Predicting the immunomodulatory activity of probiotic lactic acid bacteria using supervised machine learning in a Cornu aspersum snail model.

机构信息

Department of Genetics, Development & Molecular Biology, School of Biology, Aristotle University of Thessaloniki, 54124, Thessaloniki, Greece.
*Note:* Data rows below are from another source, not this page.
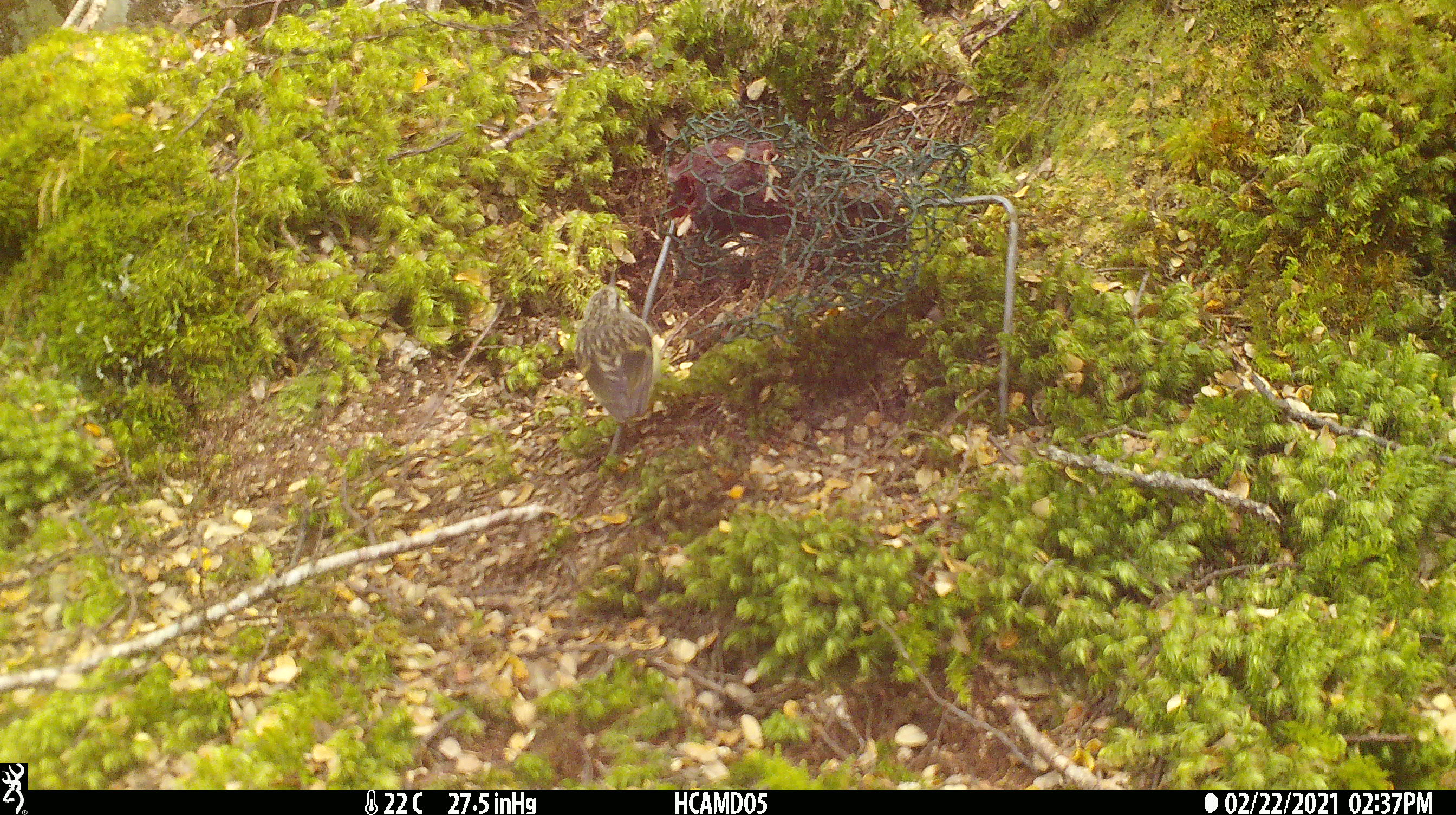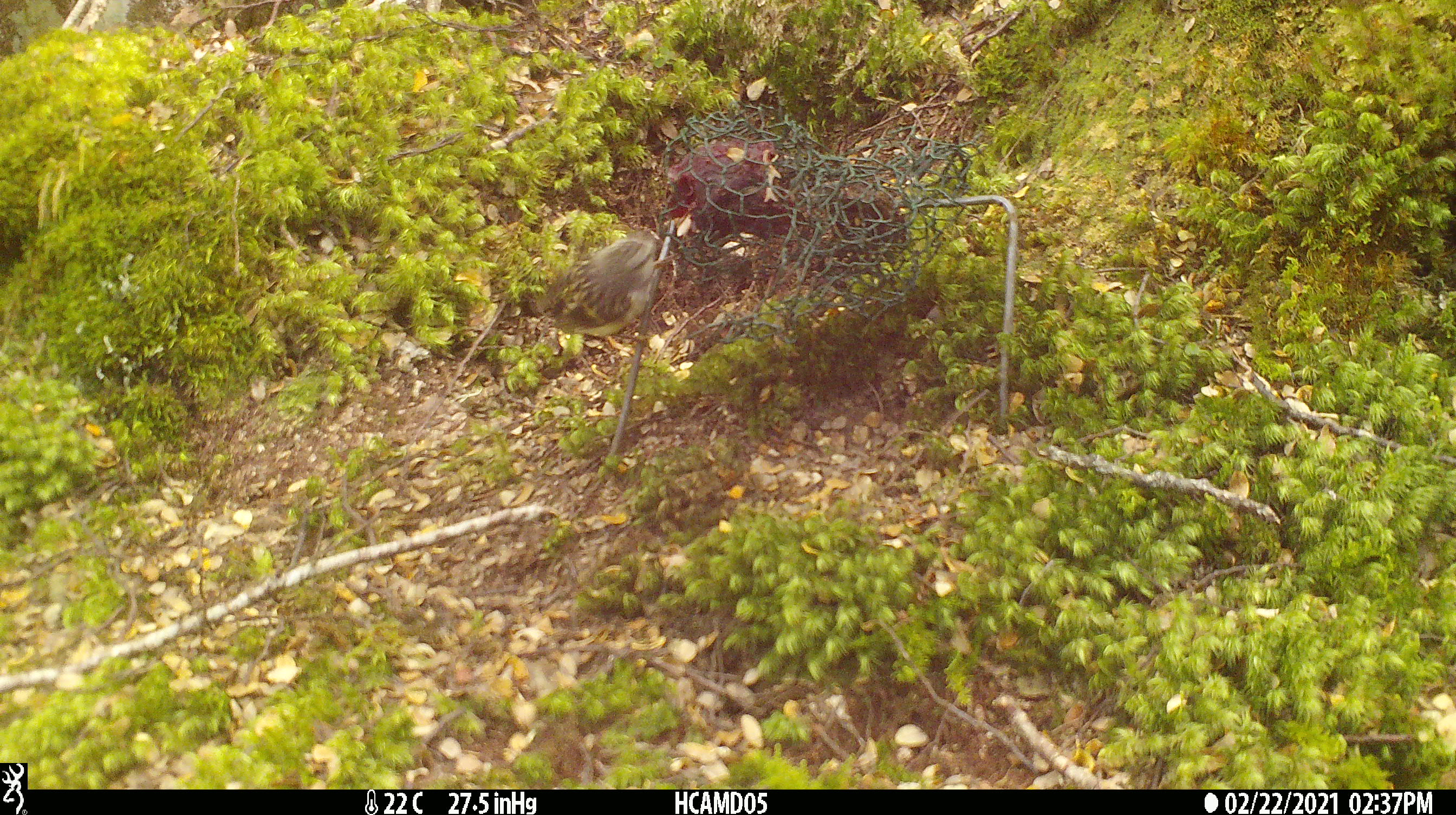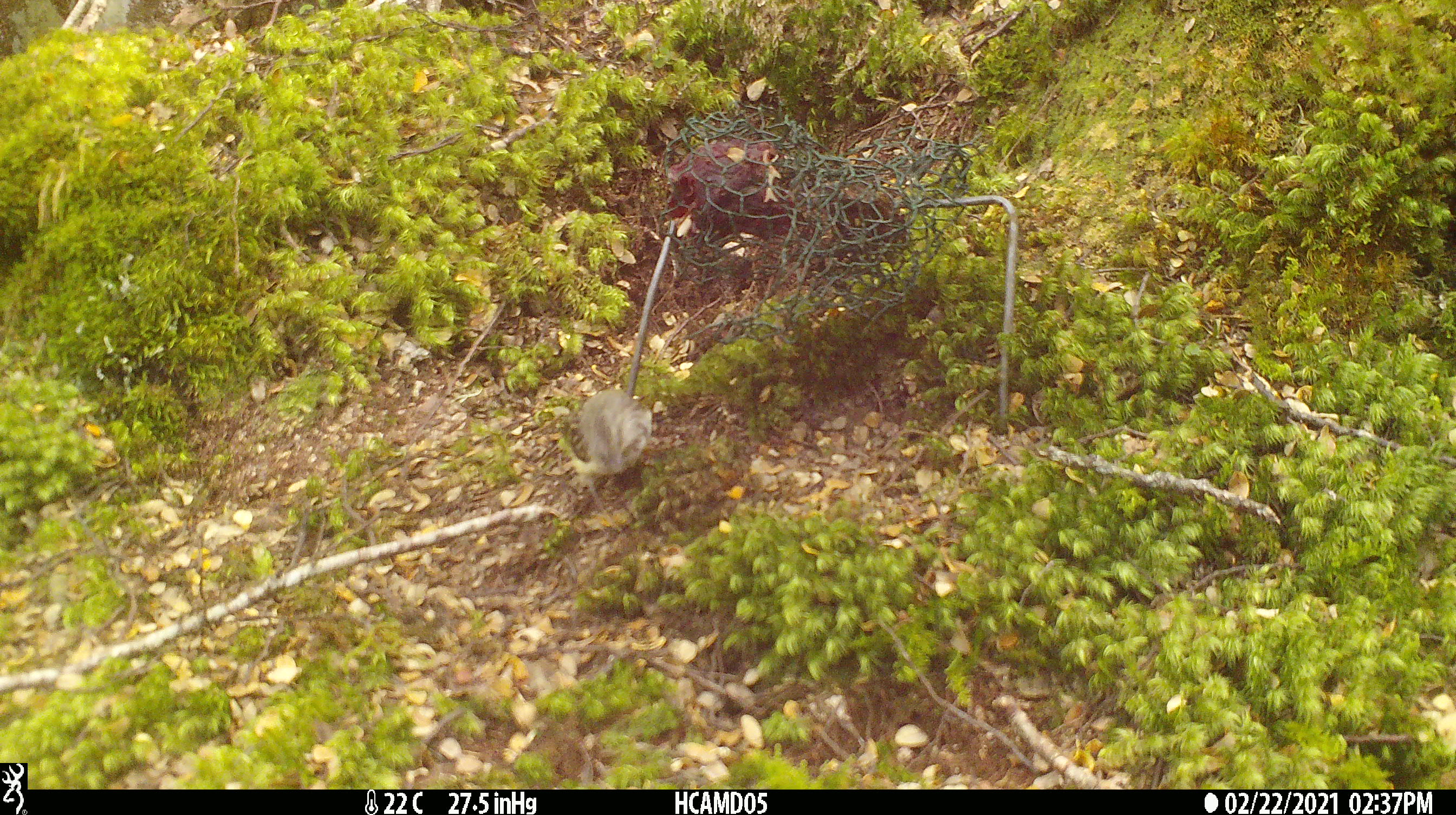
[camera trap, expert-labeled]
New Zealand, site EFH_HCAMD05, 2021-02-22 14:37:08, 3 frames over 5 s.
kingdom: Animalia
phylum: Chordata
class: Aves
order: Passeriformes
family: Acanthisittidae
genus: Acanthisitta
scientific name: Acanthisitta chloris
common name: rifleman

Computational Intelligence and Deep Learning Group, Artificial Intelligence and Information Analysis Laboratory, School of Informatics, Aristotle University of Thessaloniki, 54124, Thessaloniki, Greece.

出版信息

Fish Shellfish Immunol. 2024 Sep;152:109788. doi: 10.1016/j.fsi.2024.109788. Epub 2024 Jul 23.

Abstract

In the process of screening for probiotic strains, there are no clearly established bacterial phenotypic markers which could be used for the prediction of their in vivo mechanism of action. In this work, we demonstrate for the first time that Machine Learning (ML) methods can be used for accurately predicting the in vivo immunomodulatory activity of probiotic strains based on their cell surface phenotypic features using a snail host-microbe interaction model. A broad range of snail gut presumptive probiotics, including 240 new lactic acid bacterial strains (Lactobacillus, Leuconostoc, Lactococcus, and Enterococcus), were isolated and characterized based on their capacity to withstand snails' gastrointestinal defense barriers, such as the pedal mucus, gastric mucus, gastric juices, and acidic pH, in association with their cell surface hydrophobicity, autoaggregation, and biofilm formation ability. The implemented ML pipeline predicted with high accuracy (88 %) strains with a strong capacity to enhance chemotaxis and phagocytic activity of snails' hemolymph cells, while also revealed bacterial autoaggregation and cell surface hydrophobicity as the most important parameters that significantly affect host immune responses. The results show that ML approaches may be useful to derive a predictive understanding of host-probiotic interactions, while also highlighted the use of snails as an efficient animal model for screening presumptive probiotic strains in the light of their interaction with cellular innate immune responses.

摘要

在筛选益生菌菌株的过程中,没有明确的细菌表型标志物可以用于预测其体内作用机制。在这项工作中,我们首次证明了机器学习 (ML) 方法可以用于根据蜗牛宿主-微生物相互作用模型中益生菌菌株的细胞表面表型特征,准确预测其体内免疫调节活性。广泛的蜗牛肠道推定益生菌,包括 240 种新的乳酸菌菌株(乳杆菌、肠球菌、肠球菌和肠球菌),根据它们在与细胞表面疏水性、自动聚集和生物膜形成能力相关的情况下,抵抗蜗牛胃肠道防御屏障(如足粘液、胃粘液、胃液和酸性 pH)的能力进行了分离和表征。实施的 ML 管道以高准确率(88%)预测了具有增强蜗牛血液细胞趋化性和吞噬活性的强能力的菌株,同时还揭示了细菌自动聚集和细胞表面疏水性是显著影响宿主免疫反应的最重要参数。结果表明,ML 方法可用于深入了解宿主-益生菌相互作用,同时还强调了利用蜗牛作为一种有效的动物模型,根据它们与细胞固有免疫反应的相互作用,筛选推定的益生菌菌株。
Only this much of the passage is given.